Thomas Robert Ardolino (January 12, 1955 – January 6, 2012) was an American rock drummer best known as a member of NRBQ (New Rhythm and Blues Quartet).

Biography
Tom Ardolino was born and raised in Springfield, Massachusetts.  A fan of the band, he began corresponding and trading tapes with keyboardist and co-founder Terry Adams. This led to him meeting and befriending the band.  At one live show, when original NRBQ drummer Tom Staley did not return for an encore, Adams invited Ardolino to fill in.  He performed well enough that when Staley left the band in 1974, his bandmates agreed that Ardolino was the natural choice as successor.

Ardolino remained in the lineup until the band went on hiatus in 2004, returning for occasional performances with Adams, and contributing to solo recordings by Adams (Rhythm Spell and Holy Tweet), by NRBQ (Keep This Love Going and We Travel the Spaceways) and others (see Selected Discography).

While lead vocals were generally performed by other members of NRBQ, live shows often included a moment where Ardolino would take the spotlight and sing, either with a karaoke backing track or with one of the other band members drumming.

Ardolino's solo album Unknown Brain was released in 2004 on CD by Bumble Bee Records, Japan and on vinyl LP in the USA on Mystra Records.

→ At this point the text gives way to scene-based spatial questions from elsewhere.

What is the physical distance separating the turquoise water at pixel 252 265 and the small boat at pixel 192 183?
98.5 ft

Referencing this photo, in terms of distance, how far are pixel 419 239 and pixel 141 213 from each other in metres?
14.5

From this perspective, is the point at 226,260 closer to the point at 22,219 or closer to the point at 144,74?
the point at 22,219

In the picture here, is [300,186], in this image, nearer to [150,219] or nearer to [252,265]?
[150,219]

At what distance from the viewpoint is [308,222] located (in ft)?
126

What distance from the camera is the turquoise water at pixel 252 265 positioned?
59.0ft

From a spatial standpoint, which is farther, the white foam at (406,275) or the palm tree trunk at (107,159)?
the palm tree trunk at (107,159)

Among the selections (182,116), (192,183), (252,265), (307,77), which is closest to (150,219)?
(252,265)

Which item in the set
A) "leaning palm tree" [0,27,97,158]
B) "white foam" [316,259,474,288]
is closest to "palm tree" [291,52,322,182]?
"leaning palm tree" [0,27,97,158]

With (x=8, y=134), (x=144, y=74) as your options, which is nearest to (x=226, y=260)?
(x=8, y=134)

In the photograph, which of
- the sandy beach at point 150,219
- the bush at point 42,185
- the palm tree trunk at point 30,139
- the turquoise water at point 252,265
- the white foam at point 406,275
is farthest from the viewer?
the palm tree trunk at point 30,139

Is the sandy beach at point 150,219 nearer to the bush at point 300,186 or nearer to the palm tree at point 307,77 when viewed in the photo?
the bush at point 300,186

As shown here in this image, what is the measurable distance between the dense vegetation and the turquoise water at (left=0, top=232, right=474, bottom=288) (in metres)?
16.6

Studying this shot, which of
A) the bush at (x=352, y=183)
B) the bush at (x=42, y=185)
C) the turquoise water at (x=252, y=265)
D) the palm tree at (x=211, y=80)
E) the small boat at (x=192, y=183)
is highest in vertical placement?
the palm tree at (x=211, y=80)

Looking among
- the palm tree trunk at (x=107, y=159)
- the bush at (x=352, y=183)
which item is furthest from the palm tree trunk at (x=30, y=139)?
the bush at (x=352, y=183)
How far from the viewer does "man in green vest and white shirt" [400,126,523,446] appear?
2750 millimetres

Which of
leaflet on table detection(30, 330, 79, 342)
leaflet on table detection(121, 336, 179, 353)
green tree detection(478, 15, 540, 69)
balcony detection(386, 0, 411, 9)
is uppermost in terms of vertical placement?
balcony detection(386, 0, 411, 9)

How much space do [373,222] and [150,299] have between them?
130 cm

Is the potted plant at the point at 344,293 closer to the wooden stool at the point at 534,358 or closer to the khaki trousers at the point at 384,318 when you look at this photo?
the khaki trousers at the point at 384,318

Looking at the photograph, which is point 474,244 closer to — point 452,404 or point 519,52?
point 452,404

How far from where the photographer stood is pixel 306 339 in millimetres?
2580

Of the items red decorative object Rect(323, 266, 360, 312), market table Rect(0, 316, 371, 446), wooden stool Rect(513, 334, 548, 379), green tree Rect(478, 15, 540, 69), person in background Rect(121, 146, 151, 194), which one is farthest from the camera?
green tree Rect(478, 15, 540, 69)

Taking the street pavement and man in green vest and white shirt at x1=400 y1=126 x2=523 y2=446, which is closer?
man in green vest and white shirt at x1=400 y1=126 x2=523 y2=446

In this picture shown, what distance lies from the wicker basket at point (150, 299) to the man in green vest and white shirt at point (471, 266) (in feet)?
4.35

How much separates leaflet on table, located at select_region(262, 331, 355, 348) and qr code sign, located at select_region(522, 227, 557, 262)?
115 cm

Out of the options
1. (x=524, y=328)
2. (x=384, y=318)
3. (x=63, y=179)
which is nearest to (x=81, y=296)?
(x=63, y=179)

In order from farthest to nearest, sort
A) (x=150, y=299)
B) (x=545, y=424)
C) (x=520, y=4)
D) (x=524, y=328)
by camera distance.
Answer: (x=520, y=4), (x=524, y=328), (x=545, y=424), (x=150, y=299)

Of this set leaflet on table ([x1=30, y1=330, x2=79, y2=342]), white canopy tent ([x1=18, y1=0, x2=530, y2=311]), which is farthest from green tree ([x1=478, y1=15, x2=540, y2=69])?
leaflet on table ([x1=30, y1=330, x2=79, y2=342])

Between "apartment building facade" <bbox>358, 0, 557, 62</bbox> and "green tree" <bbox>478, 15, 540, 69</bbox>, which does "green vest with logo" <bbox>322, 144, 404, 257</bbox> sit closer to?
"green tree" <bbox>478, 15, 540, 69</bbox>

The album consists mostly of basement recordings made in 1971–72. The cover states "WARNING: If out-of-tuneness bothers you, do not listen."

He was also an avid collector of song poems, and initiated the "MSR Madness" series of compilations.
 
Ardolino appeared in a promotional video to campaign for the world premiere of The Simpsons Movie in his hometown of Springfield.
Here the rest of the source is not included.